Проворно поднялся с земли, испугавшись, что его узнали. "Аллах милостив, может, и не узнали, а то на нынешнюю молодежь разве можно надеяться! Схватит, негодяй, за глотку, задушит и закопает в лесной чащобе. Иди потом, шуми сколько хочешь, кто узнает! Нет, лучше убраться, пока цел". Он бегом вернулся к коню, освободил его от пут, торопливо взобрался в седло и поскакал в Шемаху.
СОВЕТ
Узнав, что сын посещает сборища у Махмуда-аги, Гаджи Асад сначала не поверил, вернее даже, не придал значения слухам. Но когда разговоры об этом участились, он забеспокоился. Вначале он пытался выведать у самого Тарлана, правда ли, что о нем говорят, но тот делал вид, что не понимает намеков отца. Разозлившись, Гаджи излил свой гнев на жену Бирджа-ханум.
– Послушай, жена, запрети своему щенку показываться в доме Махмуда-аги, это я тебе говорю!
– Ай, Гаджи, ведь это дом Махмуда-аги, что там может быть плохого?
– Лучше бы аллах разорвал твой живот в день, когда ты рожала этого щенка! Не заставляй меня повторять дважды, чтобы он не ходил в этот притон!
– По правде говоря, я много раз его корила, ругала, но он совсем ребенок, говорит, туда все знатные молодые люди города ходят, почему и ему не ходить?
– Да покарает аллах вас обоих!
– У Гаджи Асада глаза были готовы выскочить от злости из орбит.
– Если другой что-то дурное делает, он тоже должен, что ли? Каждый, кто туда ходит, будет гореть в аду! Ты не слыхала, что молла говорит?! Не знаешь, что играть на таре и слушать его - грех! Я уже не говорю об этих бесстыжих чанги Когда у сына твоего глаза ослепнут, тогда ты будешь лучше соображать! Чтоб у него, проклятого...
Женщина задрожала от страха:
– Ай, Гаджи, ради всего святого, не проклинай ребенка, ничего тяжелее нет родительского проклятия, будь милосердным, накличешь на моего ребенка беду...
Бирджа-ханум горько заплакала.
Гаджи Асад разозлился:
– Ты траур здесь не разводи! Подумай сама, если он меня, своего отца родного, не слушает, что я должен делать? Набрать в рот воды и молчать? Пусть остерегается божьего гнева и, пока не поздно, одумается!

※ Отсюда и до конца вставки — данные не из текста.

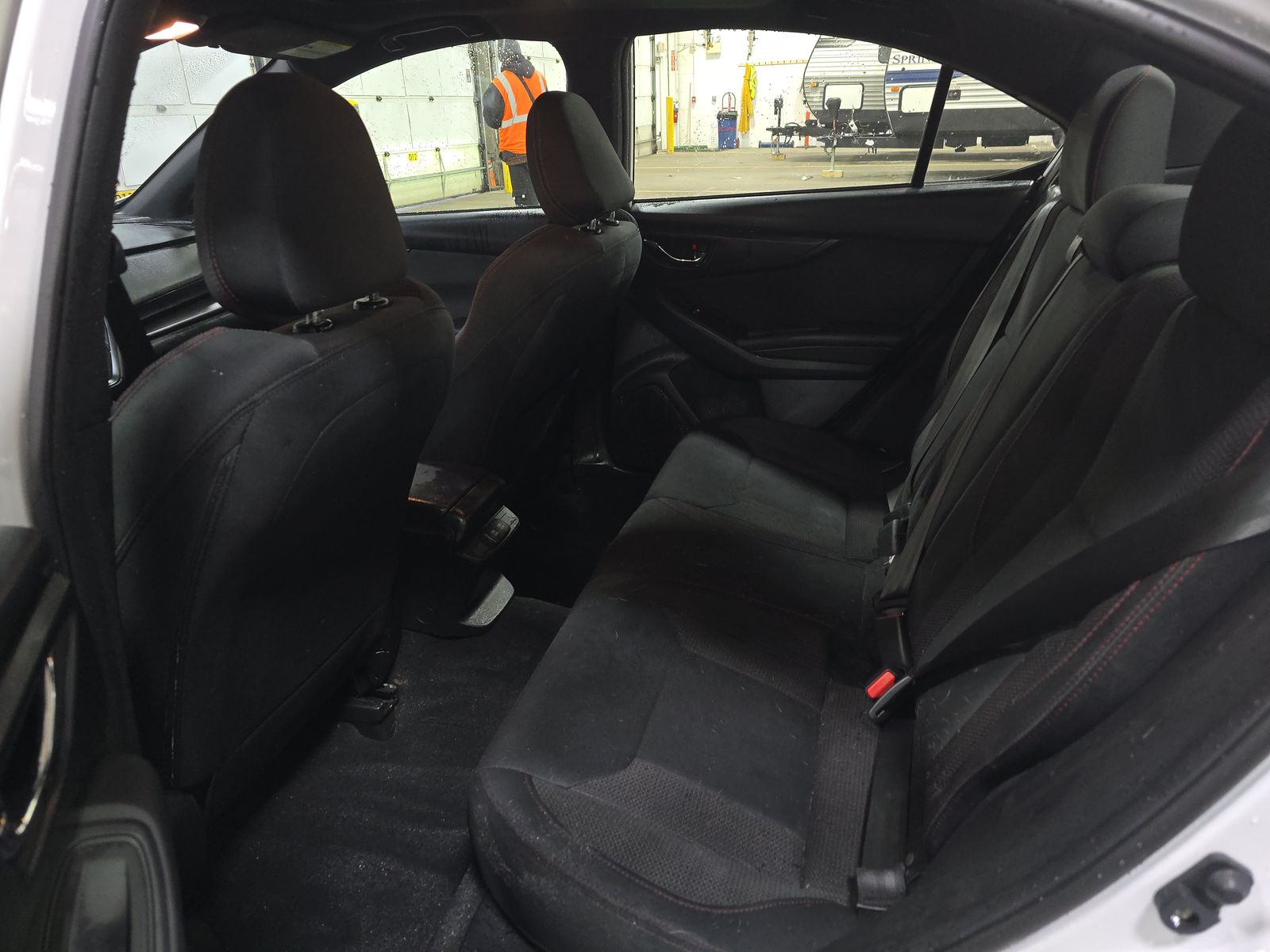 2023 Subaru WRX Premium AWD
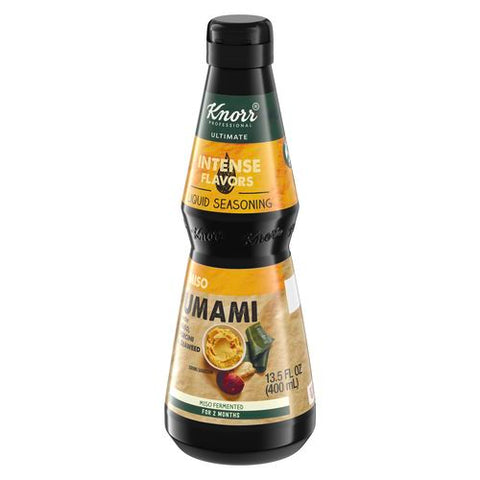 Knorr® SEASONING LIQUID INTENSE FLAVORS MISO UMAMI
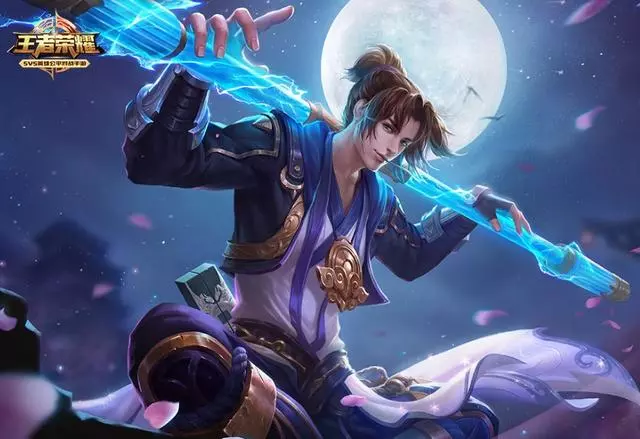 王者榮耀：猴子最怕的三大天敵，典韋上榜，第一名毫無反手之力！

Он бы еще долго ворчал, но тут прозвучал вечерний азан. После вечерней молитвы в комнату вошел слуга и сказал, что пришел Молла Курбангулу. Гаджи Асад встретил его в дверях:
– Пожалуйте, Молла Курбангулу, пожалуйте в дом.
Молла Курбангулу скинул в дверях шлепанцы, подобрал развевающиеся полы привезенной ему из Мекки Гаджи Асадом в подарок египетской абы из черной тонкой шерстяной ткани, прошел на почетное место в комнате и сел на предложенный Гаджи тюфячок. Сам хозяин сел рядом с гостем.
– Начало холодать, Гаджи-ага, на улице такая стужа, можно подумать, разгар зимы, а на самом деле только первый месяц осени.
– Да, первый месяц, но днем я выходил на Базар, было довольно тепло.